High resolution mapping of protein sequence-function relationships in Human Yap65 CA0002

We present a large-scale approach to investigate the functional consequences of sequence variation in a protein. The approach entails the display of hundreds of thousands of protein variants, moderate selection for activity, and high throughput DNA sequencing to quantify the performance of each variant. Using this strategy, we tracked the performance of >600,000 variants of a human WW domain after three and six rounds of selection by phage display for binding to its peptide ligand. Binding properties of these variants defined a high-resolution map of mutational preference across the WW domain; each position possessed unique features that could not be captured by a few representative mutations. Our approach could be applied to many in vitro or in vivo protein assays, providing a general means for understanding how protein function relates to sequence.

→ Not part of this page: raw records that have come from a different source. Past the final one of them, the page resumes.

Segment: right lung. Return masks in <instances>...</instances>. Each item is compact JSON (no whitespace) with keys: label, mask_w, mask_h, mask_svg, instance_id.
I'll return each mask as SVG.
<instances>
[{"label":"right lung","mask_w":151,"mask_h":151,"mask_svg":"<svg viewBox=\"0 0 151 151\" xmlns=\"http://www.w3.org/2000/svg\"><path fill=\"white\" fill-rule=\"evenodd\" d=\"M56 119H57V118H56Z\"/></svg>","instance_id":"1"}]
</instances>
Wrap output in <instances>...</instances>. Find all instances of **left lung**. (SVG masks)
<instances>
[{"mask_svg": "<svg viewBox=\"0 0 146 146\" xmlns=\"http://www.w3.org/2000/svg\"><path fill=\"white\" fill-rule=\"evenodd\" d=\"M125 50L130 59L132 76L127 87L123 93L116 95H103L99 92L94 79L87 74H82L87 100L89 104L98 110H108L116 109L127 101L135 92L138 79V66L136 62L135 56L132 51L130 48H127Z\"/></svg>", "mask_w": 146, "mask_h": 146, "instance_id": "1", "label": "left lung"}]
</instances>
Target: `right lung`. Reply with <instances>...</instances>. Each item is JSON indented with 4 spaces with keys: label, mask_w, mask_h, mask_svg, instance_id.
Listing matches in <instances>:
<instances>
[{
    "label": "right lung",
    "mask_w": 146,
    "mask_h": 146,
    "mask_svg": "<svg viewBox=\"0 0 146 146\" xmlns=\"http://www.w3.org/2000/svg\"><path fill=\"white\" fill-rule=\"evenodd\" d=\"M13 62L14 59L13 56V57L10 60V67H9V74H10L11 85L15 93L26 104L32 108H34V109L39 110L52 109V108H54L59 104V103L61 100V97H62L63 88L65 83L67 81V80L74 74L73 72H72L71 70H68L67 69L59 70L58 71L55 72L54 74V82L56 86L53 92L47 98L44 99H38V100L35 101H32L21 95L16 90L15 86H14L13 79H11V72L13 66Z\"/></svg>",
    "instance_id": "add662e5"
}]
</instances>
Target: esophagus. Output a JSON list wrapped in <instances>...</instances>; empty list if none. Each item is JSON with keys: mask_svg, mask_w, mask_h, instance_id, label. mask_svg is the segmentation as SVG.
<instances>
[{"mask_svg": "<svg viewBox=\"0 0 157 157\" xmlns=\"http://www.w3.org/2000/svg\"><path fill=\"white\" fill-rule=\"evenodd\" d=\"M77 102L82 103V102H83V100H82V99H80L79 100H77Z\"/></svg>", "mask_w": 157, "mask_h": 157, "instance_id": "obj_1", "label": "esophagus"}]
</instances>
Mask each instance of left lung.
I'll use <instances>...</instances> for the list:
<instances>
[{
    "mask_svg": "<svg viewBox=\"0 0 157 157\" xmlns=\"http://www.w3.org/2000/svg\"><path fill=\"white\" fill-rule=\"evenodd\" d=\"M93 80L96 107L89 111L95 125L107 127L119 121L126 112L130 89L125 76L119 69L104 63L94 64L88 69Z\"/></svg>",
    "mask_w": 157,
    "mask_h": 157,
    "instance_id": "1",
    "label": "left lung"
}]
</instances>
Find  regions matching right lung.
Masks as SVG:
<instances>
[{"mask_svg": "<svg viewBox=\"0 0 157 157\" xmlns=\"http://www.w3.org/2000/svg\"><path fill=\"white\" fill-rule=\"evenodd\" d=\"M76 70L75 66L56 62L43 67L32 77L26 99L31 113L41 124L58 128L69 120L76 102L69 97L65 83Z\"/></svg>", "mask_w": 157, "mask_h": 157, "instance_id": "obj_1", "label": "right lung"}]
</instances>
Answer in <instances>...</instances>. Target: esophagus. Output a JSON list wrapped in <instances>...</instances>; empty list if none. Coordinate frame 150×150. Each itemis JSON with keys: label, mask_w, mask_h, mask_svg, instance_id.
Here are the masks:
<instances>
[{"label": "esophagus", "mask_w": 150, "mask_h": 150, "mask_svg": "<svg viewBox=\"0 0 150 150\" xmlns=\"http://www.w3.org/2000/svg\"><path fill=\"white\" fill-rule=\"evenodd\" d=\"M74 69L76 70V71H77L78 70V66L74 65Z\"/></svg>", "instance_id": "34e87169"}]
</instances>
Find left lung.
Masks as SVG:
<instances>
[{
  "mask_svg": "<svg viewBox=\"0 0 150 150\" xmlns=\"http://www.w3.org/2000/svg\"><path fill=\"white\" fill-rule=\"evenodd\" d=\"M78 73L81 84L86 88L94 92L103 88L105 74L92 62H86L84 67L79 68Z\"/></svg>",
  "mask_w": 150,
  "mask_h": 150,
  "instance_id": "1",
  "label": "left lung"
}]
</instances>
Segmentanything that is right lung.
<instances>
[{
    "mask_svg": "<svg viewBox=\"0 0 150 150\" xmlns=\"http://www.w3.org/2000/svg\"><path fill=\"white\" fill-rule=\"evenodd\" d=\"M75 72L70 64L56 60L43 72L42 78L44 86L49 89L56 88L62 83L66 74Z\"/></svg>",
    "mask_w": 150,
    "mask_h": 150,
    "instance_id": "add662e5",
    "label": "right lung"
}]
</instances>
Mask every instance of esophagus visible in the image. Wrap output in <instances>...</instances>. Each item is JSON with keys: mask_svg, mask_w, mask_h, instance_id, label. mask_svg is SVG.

本研究提出一种大规模研究方法，用于探究蛋白质序列变异所带来的功能影响。该方法涵盖数十万种蛋白质变体的展示、基于活性的适度筛选，以及用于量化各变体性能的高通量DNA测序技术。借助该策略，我们针对人类WW结构域（WW domain）的超过60万个变体，在通过噬菌体展示（phage display）进行3轮和6轮筛选以结合其肽配体（peptide ligand）后，追踪了各变体的性能表现。这些变体的结合特性，构建出了WW结构域全域突变偏好的高分辨率图谱；每个位点均具备独特特征，无法通过少量代表性突变加以体现。本研究方法可应用于众多体外（in vitro）或体内（in vivo）蛋白质实验，为解析蛋白质功能与序列之间的关联提供了通用途径。